I like searching for all kinds of tracks to work into my sets. That’s a whole process in itself and its fun to dig deep and into the past as well.
There must be some underlying sound to your set however. What do you look for in a track that sort of underpins all your choices?
I can’t say. I just look for something unique. I want something different, whether it’s Electro or Techno, or House. Something definitely with a sexy vibe. I like stuff between genres.
In Berlin where you’re playing these mammoth long sets, you can obviously take your time through a set. If you’re coming to Oslo now, you’ll notice it’s very different because of our short opening times. Is this something that your conscious of when you’re playing a new place?
I try to consider each set independently. It depends on what the venue is like and what the capacity is. I never plan a set. I usually have some folders with different genres of music and then just go with the flow.
Regarding the shorter sets, I’m really used to them, because that’s how I grew up in Detroit. All the clubs used to close at 2:00 and people didn’t really go out until midnight so it was two hours, full on.
Like every DJ out there today you have an agent that takes care of your bookings, but do you have the final say where you’ll play?
Absolutely, I think it is super important to have that relationship with the booker, where you share a similar vision and you make sure you play the right parties. For example a lot of times, people still associate me with how I played 15 years ago, and I’ve changed a lot since then.
Do you find that you can be very selective today and don’t have to take any set that gets offered to you?
And I suppose you enjoy it more if you’re playing less.
Absolutely, I just have more time and I’m more relaxed and can really engage and be more creative and also build more relationships with new people and connect with old friends. In the past when there was a lot of touring it was just one big ball of chaos all the time. For me staying connected to myself and the people around me these days is very important.

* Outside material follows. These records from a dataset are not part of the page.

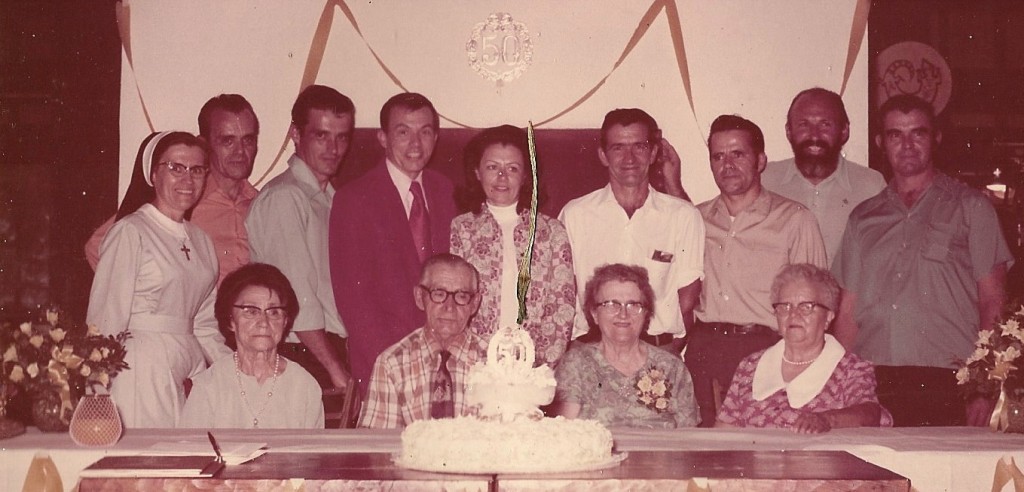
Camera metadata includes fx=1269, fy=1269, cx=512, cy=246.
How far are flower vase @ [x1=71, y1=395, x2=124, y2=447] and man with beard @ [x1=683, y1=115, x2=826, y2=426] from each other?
2729 mm

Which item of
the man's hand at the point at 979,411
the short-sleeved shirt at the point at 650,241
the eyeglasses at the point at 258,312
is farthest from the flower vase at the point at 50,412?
the man's hand at the point at 979,411

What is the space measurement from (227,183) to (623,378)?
218cm

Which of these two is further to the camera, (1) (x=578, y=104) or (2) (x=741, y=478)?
(1) (x=578, y=104)

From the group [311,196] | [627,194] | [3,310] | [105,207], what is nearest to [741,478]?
[627,194]

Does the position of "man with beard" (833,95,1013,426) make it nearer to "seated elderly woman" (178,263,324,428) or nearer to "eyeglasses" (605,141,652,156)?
"eyeglasses" (605,141,652,156)

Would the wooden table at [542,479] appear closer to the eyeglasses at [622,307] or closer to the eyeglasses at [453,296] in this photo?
the eyeglasses at [622,307]

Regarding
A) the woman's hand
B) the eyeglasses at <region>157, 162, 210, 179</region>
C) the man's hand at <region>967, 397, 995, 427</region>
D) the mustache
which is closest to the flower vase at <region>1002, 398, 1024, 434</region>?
the woman's hand

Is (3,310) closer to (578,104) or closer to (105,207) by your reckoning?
(105,207)

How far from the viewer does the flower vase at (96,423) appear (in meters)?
4.12

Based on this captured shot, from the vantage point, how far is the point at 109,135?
6.02 meters

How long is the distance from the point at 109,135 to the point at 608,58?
239 cm

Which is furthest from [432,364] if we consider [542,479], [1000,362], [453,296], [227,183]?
[1000,362]

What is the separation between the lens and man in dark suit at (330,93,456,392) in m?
5.88

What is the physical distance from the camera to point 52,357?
446 cm
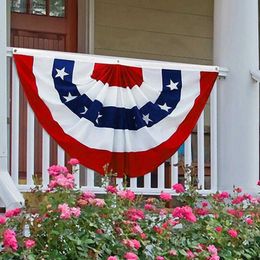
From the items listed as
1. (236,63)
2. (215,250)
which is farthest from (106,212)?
(236,63)

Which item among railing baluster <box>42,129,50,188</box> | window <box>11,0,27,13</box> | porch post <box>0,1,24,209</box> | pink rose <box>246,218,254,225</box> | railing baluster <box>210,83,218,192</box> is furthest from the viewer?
window <box>11,0,27,13</box>

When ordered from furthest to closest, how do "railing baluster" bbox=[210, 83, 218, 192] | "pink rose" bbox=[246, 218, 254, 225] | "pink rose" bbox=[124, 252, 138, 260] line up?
"railing baluster" bbox=[210, 83, 218, 192], "pink rose" bbox=[246, 218, 254, 225], "pink rose" bbox=[124, 252, 138, 260]

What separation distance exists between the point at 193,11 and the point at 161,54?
68 cm

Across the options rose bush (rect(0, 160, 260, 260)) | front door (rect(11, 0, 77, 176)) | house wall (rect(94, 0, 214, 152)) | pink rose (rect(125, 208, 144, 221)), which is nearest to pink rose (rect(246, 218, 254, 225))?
rose bush (rect(0, 160, 260, 260))

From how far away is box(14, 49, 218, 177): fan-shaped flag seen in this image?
4941 mm

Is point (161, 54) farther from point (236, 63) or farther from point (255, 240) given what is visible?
point (255, 240)

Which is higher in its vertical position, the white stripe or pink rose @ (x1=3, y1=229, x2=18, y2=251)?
the white stripe

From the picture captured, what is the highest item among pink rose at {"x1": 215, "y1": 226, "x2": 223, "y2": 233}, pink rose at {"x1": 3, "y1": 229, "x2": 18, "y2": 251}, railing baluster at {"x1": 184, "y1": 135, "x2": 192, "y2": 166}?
railing baluster at {"x1": 184, "y1": 135, "x2": 192, "y2": 166}

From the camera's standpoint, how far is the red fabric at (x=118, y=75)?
16.9ft

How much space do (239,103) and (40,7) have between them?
2728 millimetres

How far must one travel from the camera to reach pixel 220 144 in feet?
18.1

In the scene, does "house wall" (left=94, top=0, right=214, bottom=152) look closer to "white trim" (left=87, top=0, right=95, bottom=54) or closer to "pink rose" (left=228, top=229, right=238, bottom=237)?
"white trim" (left=87, top=0, right=95, bottom=54)

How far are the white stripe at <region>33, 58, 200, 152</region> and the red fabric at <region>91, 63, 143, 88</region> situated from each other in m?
0.37

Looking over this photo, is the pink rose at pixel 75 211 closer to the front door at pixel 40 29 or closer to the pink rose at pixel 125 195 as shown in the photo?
the pink rose at pixel 125 195
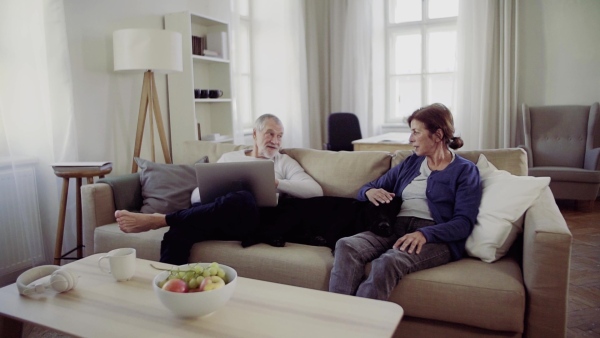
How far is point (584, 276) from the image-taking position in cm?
268

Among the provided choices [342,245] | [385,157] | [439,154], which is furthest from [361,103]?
[342,245]

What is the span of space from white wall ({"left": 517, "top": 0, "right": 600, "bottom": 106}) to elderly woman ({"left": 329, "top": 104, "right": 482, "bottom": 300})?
3.28 m

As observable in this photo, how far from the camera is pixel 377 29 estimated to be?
17.7 feet

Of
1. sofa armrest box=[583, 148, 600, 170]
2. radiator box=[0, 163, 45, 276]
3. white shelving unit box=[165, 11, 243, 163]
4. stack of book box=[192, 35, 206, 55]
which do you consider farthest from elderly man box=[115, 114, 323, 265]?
sofa armrest box=[583, 148, 600, 170]

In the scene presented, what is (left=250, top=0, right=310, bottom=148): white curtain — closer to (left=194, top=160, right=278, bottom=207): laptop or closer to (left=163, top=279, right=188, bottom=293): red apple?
(left=194, top=160, right=278, bottom=207): laptop

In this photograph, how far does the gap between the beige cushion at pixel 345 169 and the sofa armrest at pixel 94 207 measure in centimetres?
107

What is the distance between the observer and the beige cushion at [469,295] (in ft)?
5.14

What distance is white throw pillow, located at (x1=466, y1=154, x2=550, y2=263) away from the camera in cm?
177

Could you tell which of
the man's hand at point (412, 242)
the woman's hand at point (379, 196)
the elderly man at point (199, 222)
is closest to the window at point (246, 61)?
the elderly man at point (199, 222)

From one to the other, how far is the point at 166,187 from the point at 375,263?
135cm

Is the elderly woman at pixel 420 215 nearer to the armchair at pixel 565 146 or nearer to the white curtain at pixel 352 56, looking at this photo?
the armchair at pixel 565 146

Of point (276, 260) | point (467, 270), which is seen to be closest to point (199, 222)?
point (276, 260)

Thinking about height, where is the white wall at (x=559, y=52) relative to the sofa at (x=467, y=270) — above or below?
above

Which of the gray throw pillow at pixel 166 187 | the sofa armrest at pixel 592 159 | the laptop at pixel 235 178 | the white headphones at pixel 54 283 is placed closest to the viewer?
the white headphones at pixel 54 283
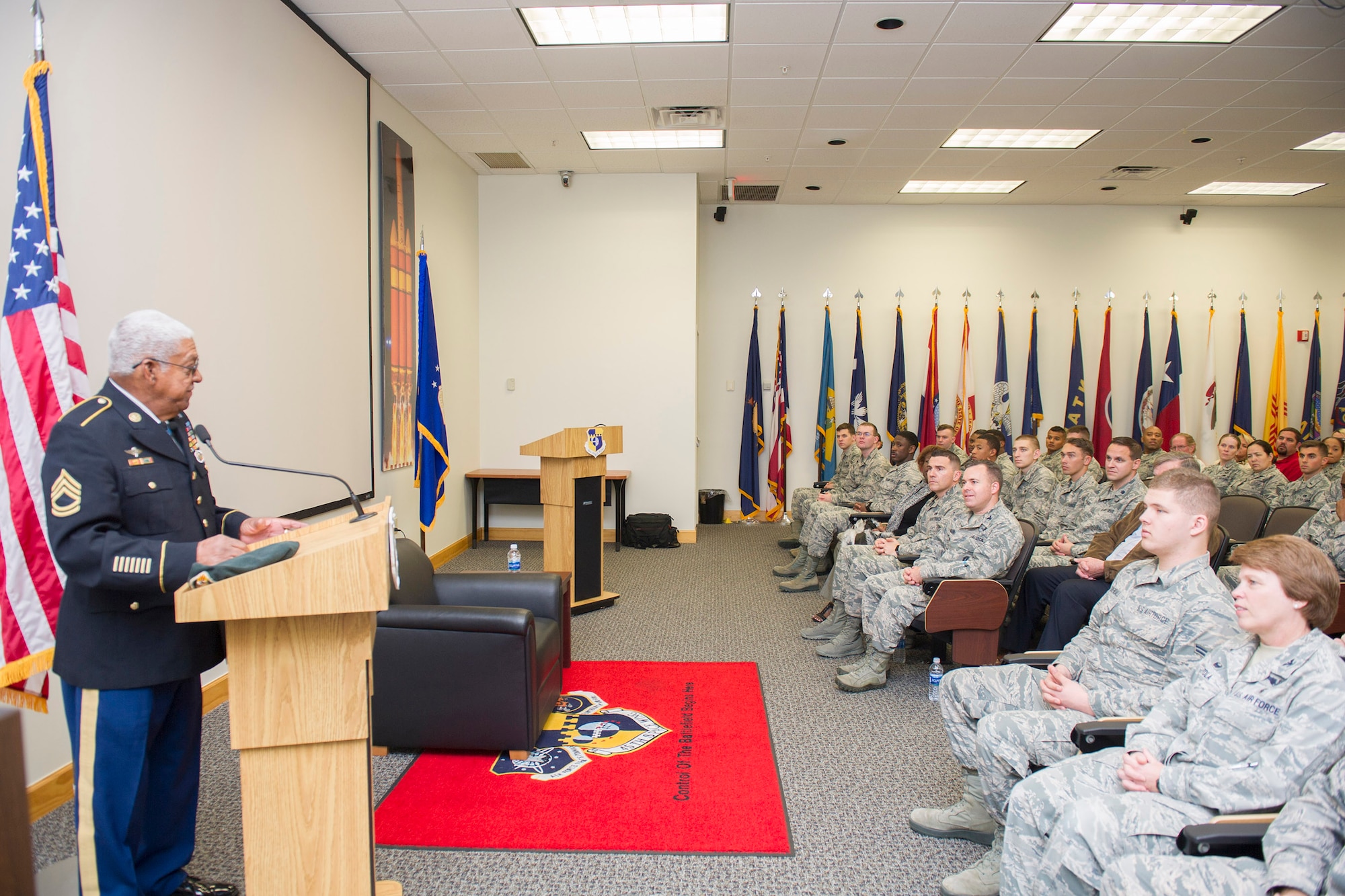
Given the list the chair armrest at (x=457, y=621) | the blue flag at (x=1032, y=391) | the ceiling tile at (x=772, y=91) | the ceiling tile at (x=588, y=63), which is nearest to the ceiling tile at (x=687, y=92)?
the ceiling tile at (x=772, y=91)

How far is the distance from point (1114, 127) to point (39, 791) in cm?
749

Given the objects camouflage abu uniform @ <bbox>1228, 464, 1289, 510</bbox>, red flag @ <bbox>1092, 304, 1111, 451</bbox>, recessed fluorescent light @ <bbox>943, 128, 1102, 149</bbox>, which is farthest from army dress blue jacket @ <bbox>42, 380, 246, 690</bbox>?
red flag @ <bbox>1092, 304, 1111, 451</bbox>

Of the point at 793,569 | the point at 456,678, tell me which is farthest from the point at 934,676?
the point at 793,569

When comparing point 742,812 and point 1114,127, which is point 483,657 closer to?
point 742,812

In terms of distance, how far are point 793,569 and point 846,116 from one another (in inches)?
139

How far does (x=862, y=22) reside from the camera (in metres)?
4.25

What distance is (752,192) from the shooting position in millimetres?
7965

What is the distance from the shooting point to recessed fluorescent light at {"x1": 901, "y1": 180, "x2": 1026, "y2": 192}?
7602mm

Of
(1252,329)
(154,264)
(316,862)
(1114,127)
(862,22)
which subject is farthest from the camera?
(1252,329)

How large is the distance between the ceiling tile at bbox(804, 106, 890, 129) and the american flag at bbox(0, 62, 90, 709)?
187 inches

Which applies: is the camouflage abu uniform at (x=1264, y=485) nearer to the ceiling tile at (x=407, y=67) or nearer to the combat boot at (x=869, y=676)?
the combat boot at (x=869, y=676)

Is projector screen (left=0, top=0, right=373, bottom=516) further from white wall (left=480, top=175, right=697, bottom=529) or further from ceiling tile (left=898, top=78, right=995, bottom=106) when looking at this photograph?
ceiling tile (left=898, top=78, right=995, bottom=106)

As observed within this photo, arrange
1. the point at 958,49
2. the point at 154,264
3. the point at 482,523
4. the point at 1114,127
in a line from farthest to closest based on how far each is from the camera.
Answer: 1. the point at 482,523
2. the point at 1114,127
3. the point at 958,49
4. the point at 154,264

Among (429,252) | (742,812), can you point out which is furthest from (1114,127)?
(742,812)
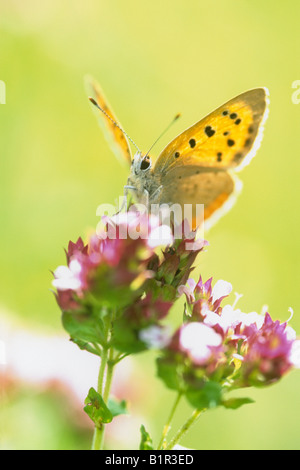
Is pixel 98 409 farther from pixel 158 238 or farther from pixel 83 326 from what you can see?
pixel 158 238

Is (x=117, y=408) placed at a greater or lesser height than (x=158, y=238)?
lesser

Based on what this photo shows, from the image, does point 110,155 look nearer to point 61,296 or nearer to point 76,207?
point 76,207

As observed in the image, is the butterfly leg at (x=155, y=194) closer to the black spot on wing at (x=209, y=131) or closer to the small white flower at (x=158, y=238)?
the black spot on wing at (x=209, y=131)

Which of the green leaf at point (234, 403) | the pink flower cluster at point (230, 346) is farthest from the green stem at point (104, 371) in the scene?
the green leaf at point (234, 403)

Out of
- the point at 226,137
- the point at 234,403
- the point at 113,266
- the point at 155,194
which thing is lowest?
the point at 234,403

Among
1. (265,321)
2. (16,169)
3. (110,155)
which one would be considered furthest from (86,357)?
(110,155)

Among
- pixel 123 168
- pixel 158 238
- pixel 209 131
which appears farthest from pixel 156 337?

And when you do want to disconnect at home and you don’t want to connect with the clubbing world, what sort of music do you listen to?
Which is every Monday! (laughs) I listen to everything, but I don’t listen to Techno. I was just listening to Shabazz Palaces. I love stuff like that and other more chill music at home.
For the people that might have seen you the last time you were here in Oslo, how would you describe your set has changed since then?
I’m playing a lot more Electro and playing faster for the most part but still keeping it groovy.